MGM Resorts International confirmed that hackers stole an unspecified amount of customers' personal information in a September cyberattack that cost the hotel and casino giant an estimated $100 million. The hotel and casino giant first disclosed on September 11 that it had been the target of a massive cyberattack.

The cyber attack was carried out by hackers from the ALPHV subgroup Scattered Spider. A few days later, the cyber attack caused widespread paralysis of MGM hotels, shutting down ATMs and slot machines, and taking the company's website and online reservation system offline.

In a regulatory filing on Thursday, the company acknowledged that the hackers responsible for the attack obtained the personal information of some customers who transacted with MGM Resorts before March 2019. This information includes name, contact information, gender, date of birth and driver's license number. The company said hackers also obtained Social Security numbers and passport information for a small number of customers.

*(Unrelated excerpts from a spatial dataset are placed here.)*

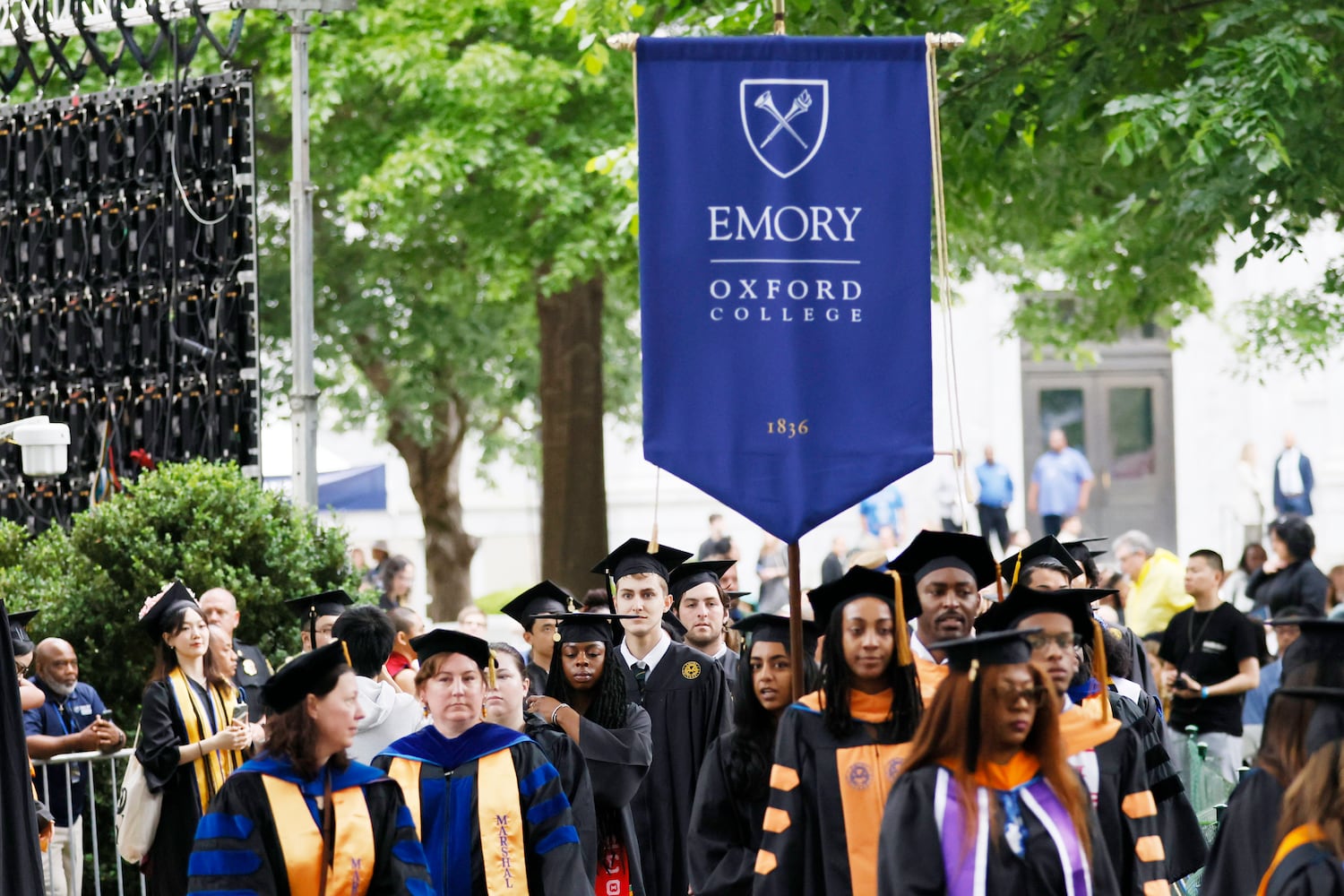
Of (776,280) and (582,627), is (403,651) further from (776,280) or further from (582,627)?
(776,280)

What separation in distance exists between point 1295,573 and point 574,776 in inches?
302

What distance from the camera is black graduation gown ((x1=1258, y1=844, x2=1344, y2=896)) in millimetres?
4543

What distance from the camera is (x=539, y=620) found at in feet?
26.8

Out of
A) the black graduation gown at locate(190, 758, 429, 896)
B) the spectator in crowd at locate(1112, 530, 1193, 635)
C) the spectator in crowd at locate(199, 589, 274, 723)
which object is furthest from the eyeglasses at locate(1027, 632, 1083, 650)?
the spectator in crowd at locate(1112, 530, 1193, 635)

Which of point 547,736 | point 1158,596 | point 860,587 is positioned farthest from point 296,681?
point 1158,596

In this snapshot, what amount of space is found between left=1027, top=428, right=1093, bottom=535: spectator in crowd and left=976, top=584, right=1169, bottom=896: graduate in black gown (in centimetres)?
1677

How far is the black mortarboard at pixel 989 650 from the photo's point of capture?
16.3 feet

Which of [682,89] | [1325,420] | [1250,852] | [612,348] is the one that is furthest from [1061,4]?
[1325,420]

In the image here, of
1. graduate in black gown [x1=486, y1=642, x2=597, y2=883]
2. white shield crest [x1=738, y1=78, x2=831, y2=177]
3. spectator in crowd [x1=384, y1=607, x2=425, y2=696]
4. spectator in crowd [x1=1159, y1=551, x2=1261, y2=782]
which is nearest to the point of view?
white shield crest [x1=738, y1=78, x2=831, y2=177]

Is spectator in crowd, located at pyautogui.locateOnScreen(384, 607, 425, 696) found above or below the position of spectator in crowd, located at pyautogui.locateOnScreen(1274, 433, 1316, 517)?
below

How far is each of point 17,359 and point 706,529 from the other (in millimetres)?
15941

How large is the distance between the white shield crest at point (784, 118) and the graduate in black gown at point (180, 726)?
3711 millimetres

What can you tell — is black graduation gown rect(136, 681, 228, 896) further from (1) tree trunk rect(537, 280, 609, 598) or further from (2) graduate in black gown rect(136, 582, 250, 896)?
(1) tree trunk rect(537, 280, 609, 598)

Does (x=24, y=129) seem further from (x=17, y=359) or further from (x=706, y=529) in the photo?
(x=706, y=529)
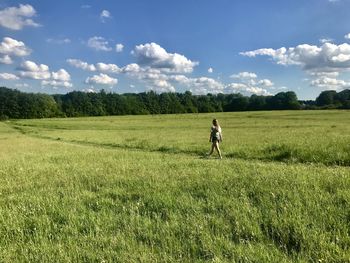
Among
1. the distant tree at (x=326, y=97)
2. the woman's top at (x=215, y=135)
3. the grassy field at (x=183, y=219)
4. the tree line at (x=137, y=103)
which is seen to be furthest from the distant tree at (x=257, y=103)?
the grassy field at (x=183, y=219)

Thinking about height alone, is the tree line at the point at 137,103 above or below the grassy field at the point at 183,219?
above

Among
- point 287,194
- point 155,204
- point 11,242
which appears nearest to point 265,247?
point 287,194

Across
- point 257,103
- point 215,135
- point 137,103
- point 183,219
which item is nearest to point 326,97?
point 257,103

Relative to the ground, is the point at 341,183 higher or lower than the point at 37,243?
higher

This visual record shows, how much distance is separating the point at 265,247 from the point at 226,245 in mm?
613

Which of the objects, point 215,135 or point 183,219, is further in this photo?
point 215,135

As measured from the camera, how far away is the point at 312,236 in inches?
229

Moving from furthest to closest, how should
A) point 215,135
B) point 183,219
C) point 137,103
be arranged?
point 137,103 → point 215,135 → point 183,219

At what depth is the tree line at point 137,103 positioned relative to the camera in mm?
141250

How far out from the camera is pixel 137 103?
6880 inches

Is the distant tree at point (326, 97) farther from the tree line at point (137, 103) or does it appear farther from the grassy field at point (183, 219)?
the grassy field at point (183, 219)

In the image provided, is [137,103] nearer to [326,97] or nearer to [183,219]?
[326,97]

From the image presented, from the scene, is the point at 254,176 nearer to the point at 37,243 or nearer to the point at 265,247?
the point at 265,247

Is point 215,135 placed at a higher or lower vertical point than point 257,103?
lower
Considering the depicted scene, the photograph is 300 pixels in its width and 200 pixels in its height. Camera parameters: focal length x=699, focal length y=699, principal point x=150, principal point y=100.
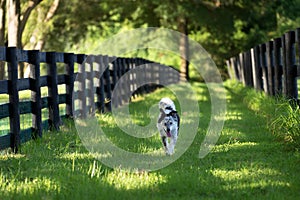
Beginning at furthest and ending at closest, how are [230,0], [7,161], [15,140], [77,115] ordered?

It's unclear how many people were affected by the data breach, but MGM Resorts attracts tens of millions of visitors each year. MGM spokesman Andrew Chapman (AndrewChapman) and Brian Ahern (Brian Ahern) repeatedly declined to answer questions about the incident.

In its filing, MGM added that it does not believe customer passwords or payment details were captured in the attack.

MGM expects the attack to reduce its third-quarter profit by about $100 million, according to regulatory filings. MGM said it also spent approximately $10 million in one-time expenses related to the cyberattack, primarily for technical consulting services, legal fees and other third-party consultants.

According to the Wall Street Journal, MGM Resorts International did not pay the ransom demanded by the attackers. The amount of the ransom is unclear, and representatives of the Scattered Spider Group did not comment. MGM rival Caesars Entertainment, which has also been hit by ransomware attacks recently, is said to have paid out about half of the $30 million demanded by hackers to prevent the leak of stolen data. Media reports claimed that the ScatteredSpider group was also responsible for the Caesar cyberattack, but the group claimed at the time that it had "nothing to do" with the incident.

MGM said it expected its cyber insurance to be "adequate" to cover the financial impact on its business, but noted that "the full cost and associated impact of this issue has yet to be determined." The company added that there was "no evidence" that the data obtained by criminals was used for identity theft or account fraud.

The MGM hotel listings on the ALPHV ransomware gang's dark web leak website have not been updated since September 14, and the hackers do not appear to have released any data stolen from the hotel giant.

Although MGM claims that the cyber attack has been "fully contained" and operations at the company's resorts have "returned to normal," according to customer complaints on social media, some MGM services are still not functioning as of press time, including the MGM mobile app.

MGM said: "The company continues to focus on restoring the remaining affected guest-facing systems, and the company expects these systems to return to normal in the coming days."